**GIVEN TASK 1**: In the email exchange about quoting, what character does the reply say to use to pass a literal quote to a program?
**GIVEN TASK 2**: For the email exchange about quoting, mark each statement yes or no, and quote the words that decide it: (a) The backslash suggestion worked for the person replying. (b) The person replying got the ^ character to escape double quotes. (c) The sample makefile sets the shell to cmd.exe.
**GIVEN TASK 3**: Continue the email exchange about quoting from the point where it stops.

**PROVIDED PASSAGE**:
***

On Fri, May 3, 2013 at 9:20 PM, Eli Zaretskii <e...@gnu.org> wrote:

> You should use a backslash to produce a literal quote that should be
> passed to a program.  That's what the Microsoft startup code provides
> as the way to get quote characters into programs.
>

Thanks!  I thought I had tried that and failed, but it does seem to work.


> If you do know that cmd.exe will be invoked, you can either double the
> quotes, as the cmd.exe documentation describes, or us the ^ character
> to escape the quotes.
>

I cannot make that work, ^ does not seem to escape double quotes.


> Please show that use case, or something similar.  I don't immediately
> understand why recursive invocation means you'd need to quote a file
> name twice.  E.g., why not use this instead:
>
> SHELL=cmd.exe
> default:
>         $(MAKE) -f foo.mk x="a b"

***

[Items from a dataset]

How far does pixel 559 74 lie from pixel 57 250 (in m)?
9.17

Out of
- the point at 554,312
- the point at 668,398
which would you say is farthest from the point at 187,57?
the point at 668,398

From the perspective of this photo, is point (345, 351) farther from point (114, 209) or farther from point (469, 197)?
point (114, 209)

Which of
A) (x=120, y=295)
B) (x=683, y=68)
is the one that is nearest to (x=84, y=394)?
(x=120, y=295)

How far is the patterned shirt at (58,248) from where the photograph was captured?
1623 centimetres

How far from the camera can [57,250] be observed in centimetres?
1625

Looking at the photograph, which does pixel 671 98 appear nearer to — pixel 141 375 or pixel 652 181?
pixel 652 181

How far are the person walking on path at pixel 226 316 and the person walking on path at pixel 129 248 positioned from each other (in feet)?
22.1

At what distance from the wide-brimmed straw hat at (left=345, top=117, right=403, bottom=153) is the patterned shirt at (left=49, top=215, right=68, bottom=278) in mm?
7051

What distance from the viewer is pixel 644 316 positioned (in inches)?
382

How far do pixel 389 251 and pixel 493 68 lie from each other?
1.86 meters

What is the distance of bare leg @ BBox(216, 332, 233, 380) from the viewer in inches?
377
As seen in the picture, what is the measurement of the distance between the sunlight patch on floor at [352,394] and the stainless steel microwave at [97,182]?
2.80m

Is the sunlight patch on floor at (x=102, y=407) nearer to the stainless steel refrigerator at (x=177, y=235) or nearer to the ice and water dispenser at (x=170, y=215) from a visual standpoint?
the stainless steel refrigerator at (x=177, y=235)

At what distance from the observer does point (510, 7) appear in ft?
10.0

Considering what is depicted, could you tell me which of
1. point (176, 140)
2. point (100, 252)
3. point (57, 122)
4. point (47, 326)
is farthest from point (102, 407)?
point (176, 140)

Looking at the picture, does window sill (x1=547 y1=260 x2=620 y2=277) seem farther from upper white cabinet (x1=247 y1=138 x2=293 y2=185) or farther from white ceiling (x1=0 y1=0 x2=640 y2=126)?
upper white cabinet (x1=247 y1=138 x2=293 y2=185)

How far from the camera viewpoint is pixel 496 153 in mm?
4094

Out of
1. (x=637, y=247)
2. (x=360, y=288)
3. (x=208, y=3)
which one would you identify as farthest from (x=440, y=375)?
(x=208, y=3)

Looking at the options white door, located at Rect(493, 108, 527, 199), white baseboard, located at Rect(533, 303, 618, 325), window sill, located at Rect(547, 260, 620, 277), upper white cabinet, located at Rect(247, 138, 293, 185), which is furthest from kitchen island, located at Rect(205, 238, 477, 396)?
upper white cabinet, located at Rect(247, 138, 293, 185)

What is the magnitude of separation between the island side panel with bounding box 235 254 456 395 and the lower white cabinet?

***

**EXERCISE RESPONSE 1**: A backslash.

**EXERCISE RESPONSE 2**:
(a) Yes: "it does seem to work."
(b) No: "^ does not seem to escape double quotes."
(c) Yes: "SHELL=cmd.exe"

**EXERCISE RESPONSE 3**:
>

The problem is that foo.mk will use $(x) directly in shell invocations.
Furthermore, foo.mk is provided by the user, and I don't want to ask my
users to worry about quoting. It is unnatural to use $(x) outside a shell
invocation in this case.

But these details are not so relevant, as \" indeed would solve this use
case.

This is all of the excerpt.